Healthy Morning Glory Pumpkin Muffins
Five reasons to love this healthy morning glory pumpkin muffin recipe:
- Perfect for breakfast or a snack
- They use 100% whole grain flour but you’d never know by the fluffy texture and delicious taste
- They contains no refined sugar, pumpkin and hemp seeds will keep you satisfied longer and help prevent a sugar crash from a traditional muffin
- Top them with a nut or seed butter for an added protein boost
- The recipe is adaptable to make it vegan friendly
Ingredients for Healthy Morning Glory Pumpkin Muffins
- Whole wheat flour
- Baking Soda
- Pumpkin pie spice
- Ground cinnamon
- Plant based milk
- Pumpkin puree
- Coconut sugar
- Coconut oil
- Vanilla extract
- Dried cranberries
- Pumpkin seeds
- Hemp Seeds
- Chocolate chips
Whole wheat flour: I use einkorn flour for most of my baking. Einkorn is the oldest variety of wheat used for milling. It is light in colour and texture and more absorbent than regular whole wheat flour.
Pumpkin puree: you want to use pure pumpkin puree here, where pumpkin is the only ingredient on the label. You do not want pumpkin pie filling which has added sugar.
Pumpkin pie spice: These muffins wouldn’t be complete without plenty of warming spices from cinnamon, ginger, nutmeg and cloves. This is where all the “pumpkin spice” flavour comes from the spice, not the pumpkin itself!
Tips and notes
- Adaptable recipe: variety in your diet is an excellent way to support a healthy gut diversity. Add or swap in different nuts, seeds and dried fruit to your healthy morning glory pumpkin muffins
- Make it vegan: swap out eggs for flax eggs. 1 egg = 1 tbsp flax meal + 2.5 tbsp of water. Mix well and let sit for 5 minutes to thicken
- Make it gluten-free: use Bob’s Red Mill gluten-free all-purpose blend instead of the whole wheat flour
- No coconut sugar: replace it with pure maple syrup instead. You may need to add a bit more flour to keep a similar consistency.

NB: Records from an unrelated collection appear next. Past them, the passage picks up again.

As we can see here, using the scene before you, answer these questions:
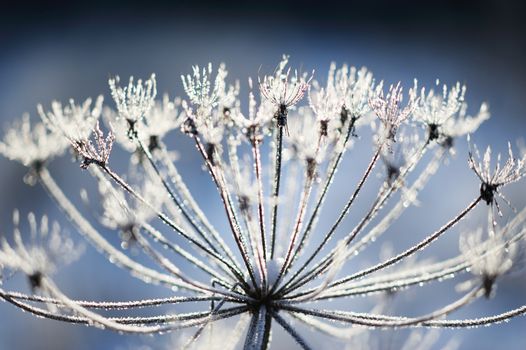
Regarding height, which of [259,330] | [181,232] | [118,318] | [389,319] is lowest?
[118,318]

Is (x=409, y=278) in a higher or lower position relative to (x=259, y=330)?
higher

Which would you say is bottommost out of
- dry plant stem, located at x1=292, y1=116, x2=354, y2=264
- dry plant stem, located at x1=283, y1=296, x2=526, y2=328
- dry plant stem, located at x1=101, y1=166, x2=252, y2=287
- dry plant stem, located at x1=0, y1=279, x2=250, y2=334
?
dry plant stem, located at x1=0, y1=279, x2=250, y2=334

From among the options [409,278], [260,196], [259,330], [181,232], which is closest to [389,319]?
[409,278]

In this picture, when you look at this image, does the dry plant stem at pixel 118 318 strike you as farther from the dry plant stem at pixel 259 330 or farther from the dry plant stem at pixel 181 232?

- They freezes well for up to 3 months
Can’t get enough pumpkin spice in your life but want to keep your hormones, skin and mood vibrant? Then you’ll love this Pumpkin Spice Chia Pudding
Healthy Morning Glory Pumpkin Muffins recipe
Healthy Morning Glory Pumpkin Muffins
- 1 cup Whole wheat flour einkorn or spelt
- 1 cup oats
- 1½ tsp baking soda
- 3/4 tsp sea salt
- 1 tbsp pumpkin pie spice
- ½ tsp ground cinnamon
- 2 eggs room temperature
- 1 cup pumpkin puree
- 1 cup plant based milk
- 3 tbsp coconut oil melted
- 1/2 cup coconut sugar
- 1 tsp vanilla extract
- 1/2 cup dried cranberries whole or cut
- 2/3 cup pumpkin seeds
- 1/2 cup hemp seeds
- 1/2 cup chocolate chips
- Preheat oven to 375°F and place paper or silicone liners into a standard sized muffin tray.
- In a medium bowl place flour, oats, baking soda, salt, pumpkin pie spice and cinnamon. Whisk to thoroughly mix together. Set aside.
- In a large bowl whisk together eggs, pumpkin puree, plant based milk, melted coconut oil, coconut sugar and vanilla extract.
- Gently fold the dry ingredients into the wet until just mixed. Do not over mix the batter to ensure a fluffy muffin.
- Fold in the dried cranberries, pumpkin seeds, hemp seeds and chocolate chips.
- Using an ice cream scoop or small measuring cup, scoop the batter into each muffin liner until about ¾ full.
- Bake for 18 minutes or until the top is golden brown and a toothpick comes out clean. Let muffins rest for 15 minutes before enjoying. Store in an airtight container in the fridge for up to 5 days or in the freezer for 3 months.